Maks asintió con la cabeza.

– ¿Quiénes eran?

– No tengo idea. Esa información nunca se me proporcionó.

– ¿Qué fue de los chicos? -quiso saber Akilina.

– Mi padre los sacó de una guerra civil que se prolongó otros dos años. Más allá de los Urales, al corazón de Siberia. Fue fácil lograr que pasaran inadvertidos. Dejando aparte a los cortesanos de San Petersburgo, que en su mayor parte estaban muertos, nadie conocía sus rostros. Mal vestidos y con la cara sucia, era como si fuesen disfrazados. -Maks hizo una nueva pausa para beber un trago de vodka-. Vivieron en Siberia, con gente que estaba al corriente del proyecto, y finalmente llegaron a Vladivostok, ya en la costa del Pacífico. De allí también los sacaron de contrabando. ¿Adonde? Ni idea. Ésa es otra rama de la investigación que tienen ustedes en marcha, y yo no estoy al corriente.

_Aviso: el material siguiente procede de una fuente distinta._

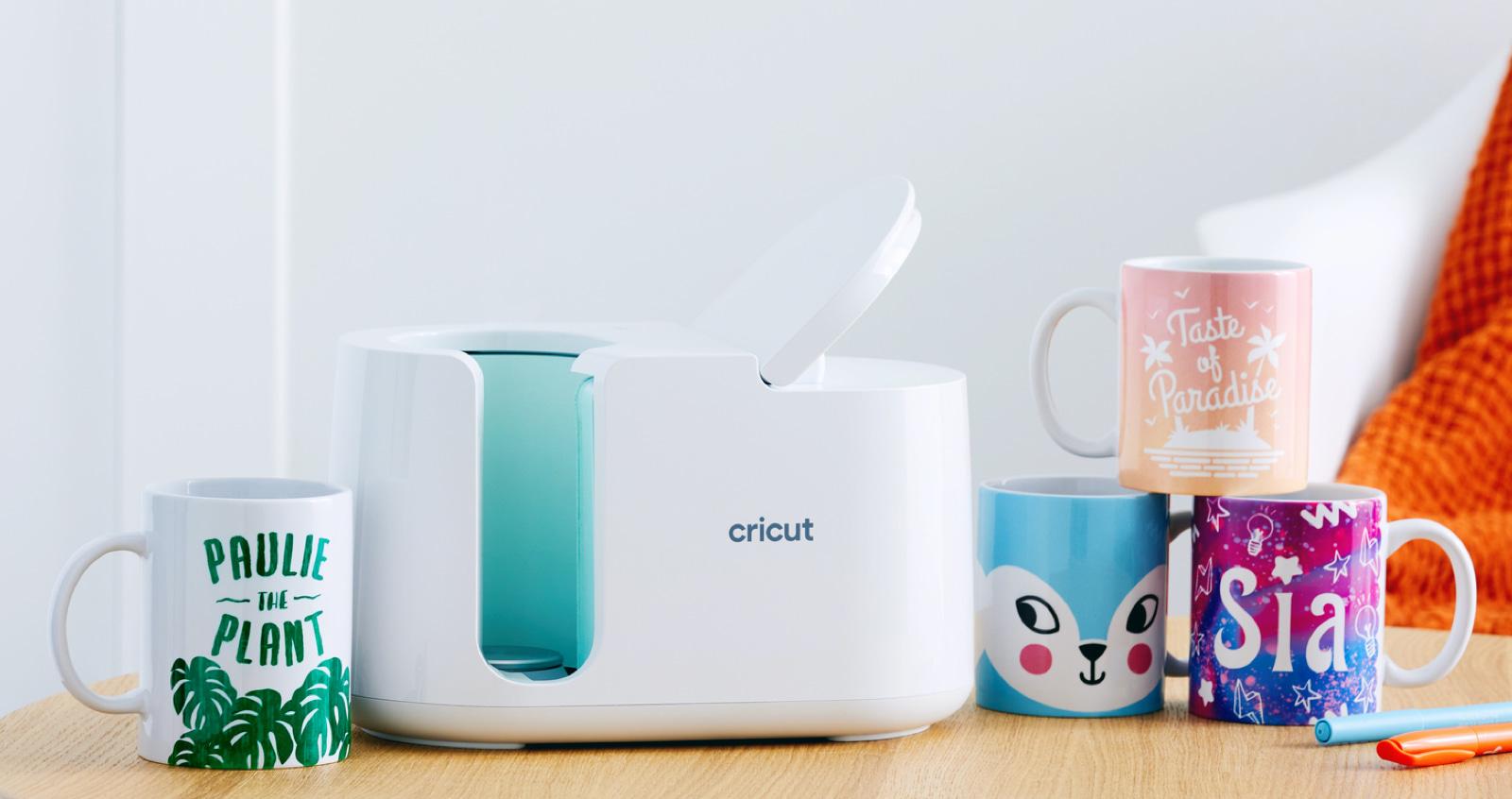 Cricut Mug Press with mugs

– ¿En qué condición estaban cuando su padre los encontró? -preguntó Lord.

– Alexis no había recibido ningún disparo. Lo había protegido el cuerpo del Zar. Anastasia estaba herida, pero curó. Ambos llevaban corsés rellenos de joyas. La familia había cosido las piedras al tejido, para salvaguardarlas de los ladrones. Eran valores que podrían resultarles útiles con posterioridad, pensaban. Gracias a esa medida salvaron la piel ambos muchachos.

– Y gracias también a lo que hizo su padre.

Maks asintió.

– Era un buen hombre -dijo.

– ¿Qué fue de él? -preguntó Akilina.

– Se volvió a esta tierra y murió de vejez. Las purgas no le afectaron. Hace ya treinta años que falleció.